Friday, December 23, 2016

FOSTERING BREAKS


When the schools are broken up fostering is a different kettle of fish.

For foster children everything's "broken". Their home, their school.

On a normal school week your brood are got up and out of the house Monday to Friday, with all the usual moans. No problem.

From around eight/eight thirty in the morning you've got the place to yourself and it's down to what are increasingly called 'Chores'.

The little ones show up again in your life about four, kick off their shoes in the hall, dump their backpack on the mat and vanish to the sanctuary of their own bedroom in order to experience what is now called 'Chilling'.

Saturday and Sunday are different. It all depends on what age foster child/children you have whether you're going to be entertainments manager or a spare part because they have got their social life sorted (for better or for worse).

But when it's holiday time...

All day every day. And the Christmas break is the most interesting because the weather and the early darkness mean they are...

BORED!

You have your contingencies; X Box helps. If you have Sky there's always a Spongebob on somewhere in planet earth. I say let them get bored at first, then they're marginally more grateful for your (feeble) efforts to amuse them.

Come day three they are climbing the walls.

Time for baking. Why do we bother? We get all the ingredients together, do the bulk of it then ALL the clearing up...

Time for painting/drawing. See above.

I've tried traditional pastimes such as house-based treasure hunts, extreme hide and seek.

Board games. They point out that they are called bored games.

Tried my own pastimes; tobogganing down the stairs on an Amazon flat pack cardboard box which causes great excitement which lasts for eight to ten minutes.
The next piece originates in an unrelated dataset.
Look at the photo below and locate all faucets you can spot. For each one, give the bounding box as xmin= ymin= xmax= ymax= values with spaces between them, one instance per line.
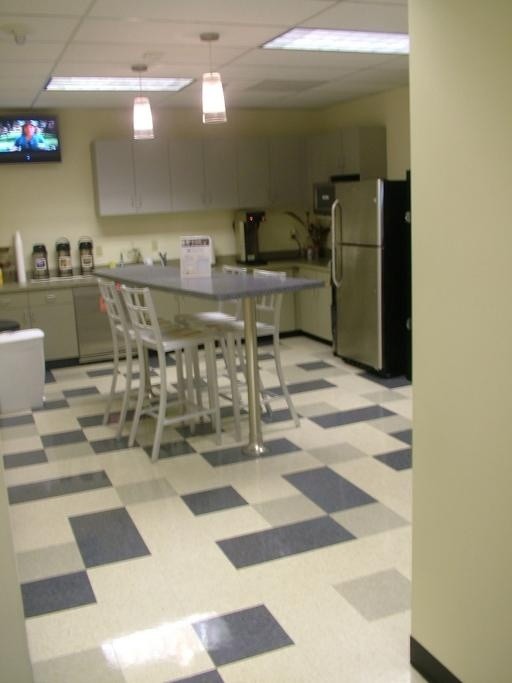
xmin=290 ymin=233 xmax=303 ymax=253
xmin=157 ymin=251 xmax=168 ymax=266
Mannequin challenge (new - and recommended). We used to call it 'Statues' when I was knee high. The last one remaining static wins.

If you're lucky...very VERY lucky, you might get them...talking!

Let the temperature drop, the urgency wane, and sometimes, they chat. I'm not talking Alan Carr here, three minutes of interplay is all you get, but it's golden.

People who are new to fostering hope that their foster children will open up about their lives, but they view their past as a failure and are haunted by the thought that it was all their fault. But when they are around you all day every day for a few weeks on end, they sometimes open up a bit and it's priceless;

Child: "I know what my mum is doing now"

Foster Mum: "What's she doing then?"

C: "Shouting. Probably at my dad."

F: "Really?"

C: "Yeah."

F says nothing, nothing can be a very good thing to say.

C: "She shouts a lot."

F: "What about?'

C: "Everything".

F: "Oh dear. What do you do when she's shouting?"

C: "Well..." (thinks)... I used to go upstairs. But then I started to tell her to stop it. But I used to end up shouting too, so that didn't work."

F: "Did she shout at you?'

C: "God yeah...duh!"

F: "What for?"

C: "I dunno."

F: "What, you mean you got shouted at but you never found out why?'

C: "Yeah. Kind of."

F: "Like you'd done something wrong but you didn't know what it was."

C: "Yeah, maybe. Bye."

And gone. Which was how we learned, one Christmas Eve, why the child was permanently experimenting with disruptive behaviours in order to try to understand what would earn rebuke and reprimand and what was acceptable.

A lucky break, and all because there was an extended commercial break on the blessed Spongebob.